The intended AI role is:
- retrieve relevant source passages;
- summarize source-backed information;
- provide citations;
- translate when useful;
- explain material in simpler language;
- refuse or qualify answers when no reliable source is available.
The assistant should follow a no-source-no-answer principle for factual and safety-critical claims.
Monorepo-first structure
Arkive starts as a structured monorepo.
The repository is organized with clean top-level boundaries so parts of the project can be split later if needed. Early development prioritizes stable policies, metadata contracts, source handling, pipeline design, runtime boundaries, and documentation over premature repository splitting.
Current top-level areas may include:
meta/— policies, metadata definitions, and source governance;data/— curated source records, manifests, and future dataset organization;pipeline/— future ingestion, extraction, validation, and indexing tools;runtime/— future offline search and AI-assisted runtime components;deploy/— future packaging and deployment support;packages/— future shared packages or reusable components;docs/— architecture, roadmap, usage, and design documentation;governance/— decision records and project governance notes;tests/— future validation and test coverage.
Current status
Arkive is in its earliest foundation stage.

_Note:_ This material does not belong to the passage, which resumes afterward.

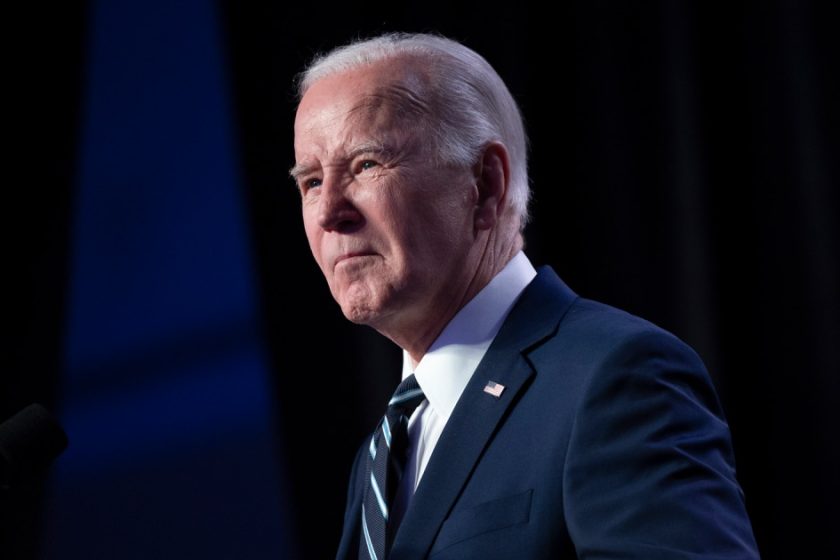 Biden announces more than 500 sanctions on Russia after Navalny’s death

The current work focuses on defining the project identity, contribution workflow, architectural direction, source acceptance policy, license policy, and AI answer policy.
No production archive, ingestion pipeline, search runtime, or AI assistant should be assumed to exist yet.
Implementation direction
Arkive is expected to start as a Python-first project for ingestion, processing, validation, indexing, and runtime prototyping because of Python’s strong document-processing, data, machine-learning, and retrieval-augmented generation ecosystem.
The project should avoid unnecessary language lock-in. Stable data contracts, documented boundaries, and transparent source handling are more important than tying every future component to one programming language.
Performance-sensitive or deployment-focused components may later be implemented in Rust or another compiled language if a real need appears.
License
The project license and content licensing model will be defined as the project foundation matures.
Code, metadata, documentation, and source documents may require different license handling. Source document licenses must be tracked separately from the Arkive project code license.